Wednesday, May 21, 2014

Bankruptcy Means Test For Joint Debtors Living Apart

The bankruptcy means test is the mathematical formula that was inserted into the bankruptcy law in 2005 to determine how much of their debts individuals filing bankruptcy should pay back from their income ,when they file bankruptcy. If the available income shown under the means test is low enough the debtors can file a Chapter 7 bankruptcy, which often means they do not have to pay back their unsecured debts. If the means test shows a higher income the individuals will have to file a Chapter 13 bankruptcy, which requires them to make monthly payments for five years based on the amount the means test says is available.

The means test is computed by taking a debtor’s average monthly income and subtracting out what the bankruptcy law allows as expenses. For most expenses such as food, clothing and utilities the law allows a standard allowance based on the household size. For certain expenses such as taxes, child support, and medical the debtors may use their actual expense.

One problem that the 2005 legislation did not specifically address is what happens, when a husband and wife who are separated file a joint bankruptcy.

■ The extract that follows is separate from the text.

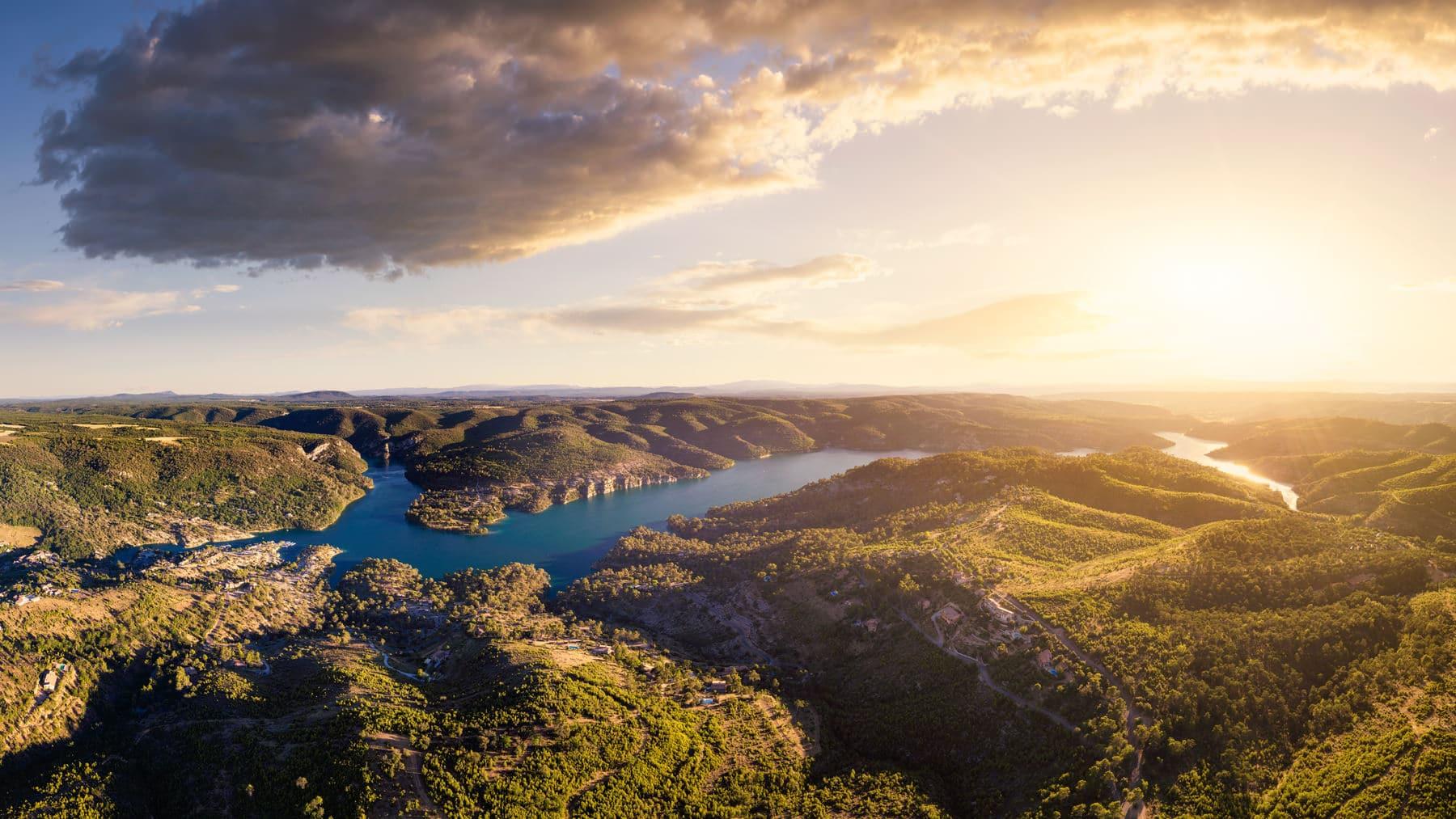 Luftaufnahme - Frankreich Provence Lac Esparron de Verdon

The formula contains no provision for extra expenses such as duplicate rent or utilities that arise in this situation. And of course realistically, if the law says you can afford to make payments based on the expenses of a single household and you actually have to pay for two households, the plan is not going to work.

The means test however does allow extra deductions for special circumstance, and some separated joint filers have claimed the expenses of a second household as a special circumstance on the means test. This position has had some success in the courts.